The US National Bioethics Advisory Commission asked Duke University professor Jeremy Sugarman, MD, to report on these and other questions. He visited sites in eight countries--Chile, Guatemala, Haiti, Kenya, Mexico, Taiwan, Thailand, and the United Kingdom--chosen because of ongoing ties that would allow a quick and inexpensive answer. "We wanted to understand what happens on a daily basis, not what made the headlines," he said. "This is fresh, brand new."

"One of the most powerful messages we saw is that there is a high degree of commitment to conducting ethically sound research," Sugarman reported. "Contrary to the newspaper headlines, people are trying to do a good job and are deeply committed to doing so."

"When there was discordance between the US regulations and local folks' own moral rules," he found, "local researchers and IRB [internal review board] members tended to see these as opportunities for compromise and negotiation. However, these well-intentioned efforts on the parts of investigators often were perceived to be met with a lack of trust by the US IRBs."

"The review process is rather burdensome, time consuming, and often quite difficult despite its importance in doing research," Sugarman acknowledged. The specifics of documentation "posed substantial challenges due to staffing, space, and resources. If you are in a hospital which is struggling to keep the lights on and take care of patients, the idea of keeping records around for 10 years just pales."

Sugarman also encountered "widespread concern that US regulations regarding informed consent placed undue emphasis on detailed documentation to serve foreign rather than local needs. People were doing the job of obtaining consent, but the idea of documenting it on a form, in a culture or society in which paper is never used for birth or marriage--what we consider major events--doesn't seem to make a whole lot of sense" to them.
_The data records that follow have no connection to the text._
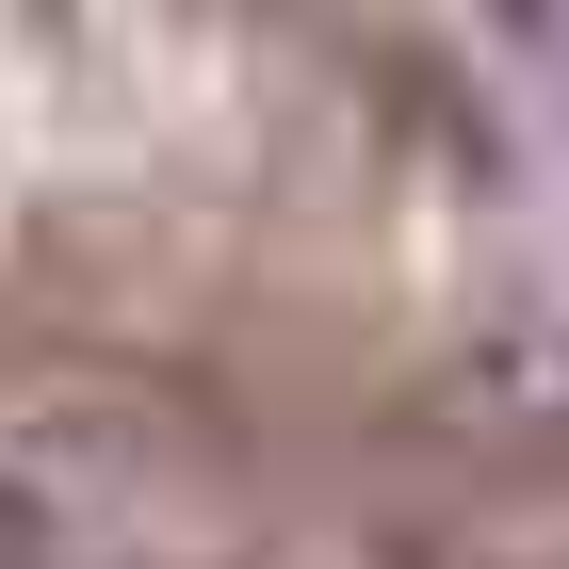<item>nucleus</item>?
Instances as JSON below:
<instances>
[{"instance_id": "1", "label": "nucleus", "mask_w": 569, "mask_h": 569, "mask_svg": "<svg viewBox=\"0 0 569 569\" xmlns=\"http://www.w3.org/2000/svg\"><path fill=\"white\" fill-rule=\"evenodd\" d=\"M456 423L505 456H569V326H488L456 358Z\"/></svg>"}, {"instance_id": "2", "label": "nucleus", "mask_w": 569, "mask_h": 569, "mask_svg": "<svg viewBox=\"0 0 569 569\" xmlns=\"http://www.w3.org/2000/svg\"><path fill=\"white\" fill-rule=\"evenodd\" d=\"M0 569H49V521H33V488H0Z\"/></svg>"}]
</instances>
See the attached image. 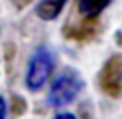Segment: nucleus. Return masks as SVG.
I'll return each mask as SVG.
<instances>
[{
	"label": "nucleus",
	"mask_w": 122,
	"mask_h": 119,
	"mask_svg": "<svg viewBox=\"0 0 122 119\" xmlns=\"http://www.w3.org/2000/svg\"><path fill=\"white\" fill-rule=\"evenodd\" d=\"M85 82L81 73L77 70L66 67L51 85L46 96V102L50 107L59 108L63 105H68L79 96V93L83 90Z\"/></svg>",
	"instance_id": "1"
},
{
	"label": "nucleus",
	"mask_w": 122,
	"mask_h": 119,
	"mask_svg": "<svg viewBox=\"0 0 122 119\" xmlns=\"http://www.w3.org/2000/svg\"><path fill=\"white\" fill-rule=\"evenodd\" d=\"M54 70V57L46 47H39L28 62L25 85L30 91H39L45 87Z\"/></svg>",
	"instance_id": "2"
},
{
	"label": "nucleus",
	"mask_w": 122,
	"mask_h": 119,
	"mask_svg": "<svg viewBox=\"0 0 122 119\" xmlns=\"http://www.w3.org/2000/svg\"><path fill=\"white\" fill-rule=\"evenodd\" d=\"M97 85L111 99L122 96V53L110 56L97 74Z\"/></svg>",
	"instance_id": "3"
},
{
	"label": "nucleus",
	"mask_w": 122,
	"mask_h": 119,
	"mask_svg": "<svg viewBox=\"0 0 122 119\" xmlns=\"http://www.w3.org/2000/svg\"><path fill=\"white\" fill-rule=\"evenodd\" d=\"M99 33V23L96 19H85L81 23H66L62 28V34L68 40L83 42V40H91Z\"/></svg>",
	"instance_id": "4"
},
{
	"label": "nucleus",
	"mask_w": 122,
	"mask_h": 119,
	"mask_svg": "<svg viewBox=\"0 0 122 119\" xmlns=\"http://www.w3.org/2000/svg\"><path fill=\"white\" fill-rule=\"evenodd\" d=\"M111 0H76L79 14L85 19H97L110 6Z\"/></svg>",
	"instance_id": "5"
},
{
	"label": "nucleus",
	"mask_w": 122,
	"mask_h": 119,
	"mask_svg": "<svg viewBox=\"0 0 122 119\" xmlns=\"http://www.w3.org/2000/svg\"><path fill=\"white\" fill-rule=\"evenodd\" d=\"M66 0H42L36 6V14L42 20H54L59 17Z\"/></svg>",
	"instance_id": "6"
},
{
	"label": "nucleus",
	"mask_w": 122,
	"mask_h": 119,
	"mask_svg": "<svg viewBox=\"0 0 122 119\" xmlns=\"http://www.w3.org/2000/svg\"><path fill=\"white\" fill-rule=\"evenodd\" d=\"M28 105L26 101H25L22 96H12V101H11V110L15 116H22V114L26 111Z\"/></svg>",
	"instance_id": "7"
},
{
	"label": "nucleus",
	"mask_w": 122,
	"mask_h": 119,
	"mask_svg": "<svg viewBox=\"0 0 122 119\" xmlns=\"http://www.w3.org/2000/svg\"><path fill=\"white\" fill-rule=\"evenodd\" d=\"M12 3H14V6L15 8H19V9H22V8H25L26 5H30L33 0H11Z\"/></svg>",
	"instance_id": "8"
},
{
	"label": "nucleus",
	"mask_w": 122,
	"mask_h": 119,
	"mask_svg": "<svg viewBox=\"0 0 122 119\" xmlns=\"http://www.w3.org/2000/svg\"><path fill=\"white\" fill-rule=\"evenodd\" d=\"M53 119H76V116L73 113H68V111H63V113H57Z\"/></svg>",
	"instance_id": "9"
},
{
	"label": "nucleus",
	"mask_w": 122,
	"mask_h": 119,
	"mask_svg": "<svg viewBox=\"0 0 122 119\" xmlns=\"http://www.w3.org/2000/svg\"><path fill=\"white\" fill-rule=\"evenodd\" d=\"M5 118H6V102L0 96V119H5Z\"/></svg>",
	"instance_id": "10"
}]
</instances>
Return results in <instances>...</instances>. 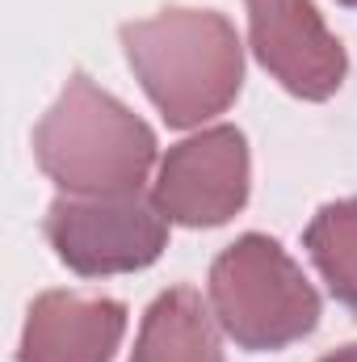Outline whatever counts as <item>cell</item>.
I'll use <instances>...</instances> for the list:
<instances>
[{
  "mask_svg": "<svg viewBox=\"0 0 357 362\" xmlns=\"http://www.w3.org/2000/svg\"><path fill=\"white\" fill-rule=\"evenodd\" d=\"M122 51L169 127H202L223 114L244 85L240 34L210 8H164L143 21H126Z\"/></svg>",
  "mask_w": 357,
  "mask_h": 362,
  "instance_id": "obj_1",
  "label": "cell"
},
{
  "mask_svg": "<svg viewBox=\"0 0 357 362\" xmlns=\"http://www.w3.org/2000/svg\"><path fill=\"white\" fill-rule=\"evenodd\" d=\"M34 160L63 194H135L156 165L152 127L118 97L72 72L55 105L34 127Z\"/></svg>",
  "mask_w": 357,
  "mask_h": 362,
  "instance_id": "obj_2",
  "label": "cell"
},
{
  "mask_svg": "<svg viewBox=\"0 0 357 362\" xmlns=\"http://www.w3.org/2000/svg\"><path fill=\"white\" fill-rule=\"evenodd\" d=\"M210 312L240 350H286L320 325V295L269 236H240L210 266Z\"/></svg>",
  "mask_w": 357,
  "mask_h": 362,
  "instance_id": "obj_3",
  "label": "cell"
},
{
  "mask_svg": "<svg viewBox=\"0 0 357 362\" xmlns=\"http://www.w3.org/2000/svg\"><path fill=\"white\" fill-rule=\"evenodd\" d=\"M42 232L55 257L80 278L147 270L169 245V219L156 198L135 194H105L76 198L63 194L47 206Z\"/></svg>",
  "mask_w": 357,
  "mask_h": 362,
  "instance_id": "obj_4",
  "label": "cell"
},
{
  "mask_svg": "<svg viewBox=\"0 0 357 362\" xmlns=\"http://www.w3.org/2000/svg\"><path fill=\"white\" fill-rule=\"evenodd\" d=\"M156 206L181 228H219L248 202V139L236 127H210L181 139L160 160Z\"/></svg>",
  "mask_w": 357,
  "mask_h": 362,
  "instance_id": "obj_5",
  "label": "cell"
},
{
  "mask_svg": "<svg viewBox=\"0 0 357 362\" xmlns=\"http://www.w3.org/2000/svg\"><path fill=\"white\" fill-rule=\"evenodd\" d=\"M248 42L269 76L303 101H328L341 89L349 59L328 34L311 0H244Z\"/></svg>",
  "mask_w": 357,
  "mask_h": 362,
  "instance_id": "obj_6",
  "label": "cell"
},
{
  "mask_svg": "<svg viewBox=\"0 0 357 362\" xmlns=\"http://www.w3.org/2000/svg\"><path fill=\"white\" fill-rule=\"evenodd\" d=\"M122 333L126 308L118 299L47 291L25 316L17 362H114Z\"/></svg>",
  "mask_w": 357,
  "mask_h": 362,
  "instance_id": "obj_7",
  "label": "cell"
},
{
  "mask_svg": "<svg viewBox=\"0 0 357 362\" xmlns=\"http://www.w3.org/2000/svg\"><path fill=\"white\" fill-rule=\"evenodd\" d=\"M214 312L193 286H169L143 316L131 362H223Z\"/></svg>",
  "mask_w": 357,
  "mask_h": 362,
  "instance_id": "obj_8",
  "label": "cell"
},
{
  "mask_svg": "<svg viewBox=\"0 0 357 362\" xmlns=\"http://www.w3.org/2000/svg\"><path fill=\"white\" fill-rule=\"evenodd\" d=\"M307 257L324 274L328 291L357 312V198H341L315 211L303 232Z\"/></svg>",
  "mask_w": 357,
  "mask_h": 362,
  "instance_id": "obj_9",
  "label": "cell"
},
{
  "mask_svg": "<svg viewBox=\"0 0 357 362\" xmlns=\"http://www.w3.org/2000/svg\"><path fill=\"white\" fill-rule=\"evenodd\" d=\"M320 362H357V346H345V350H337V354H328Z\"/></svg>",
  "mask_w": 357,
  "mask_h": 362,
  "instance_id": "obj_10",
  "label": "cell"
},
{
  "mask_svg": "<svg viewBox=\"0 0 357 362\" xmlns=\"http://www.w3.org/2000/svg\"><path fill=\"white\" fill-rule=\"evenodd\" d=\"M341 4H353V8H357V0H341Z\"/></svg>",
  "mask_w": 357,
  "mask_h": 362,
  "instance_id": "obj_11",
  "label": "cell"
}]
</instances>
"In some cases the actual paperwork led to problems of trust in the investigator and sometimes posed risks to the subjects, in that the only people who could read in one country were the guerrillas. That put the subjects at risk."

Sugarman found that there is an enormous desire to learn about ethical practices and "do the right thing." Most non-US researchers have a low degree of familiarity with and access to US regulations and their frequent updates, which "makes it hard to hold people accountable to rules and regulations if copies are not available."

There also was confusion as to which US regulations to follow--HHS, FDA, NIH? "IRBs in this country have trouble with these very same issues," Sugarman observed. "It is not surprising that internationally this raises some concern." Regional ethics conferences "had a very substantial influence" on raising awareness of ethical concerns.

Ellen Hardy, MD, from Brazil asked, "Why should we work by your rules?" Sugarman replied that the study was commissioned to answer a specific policy question "with respect to what happens where the US is funding research in another country." Current law requires that US government expenditures must conform to American guidelines.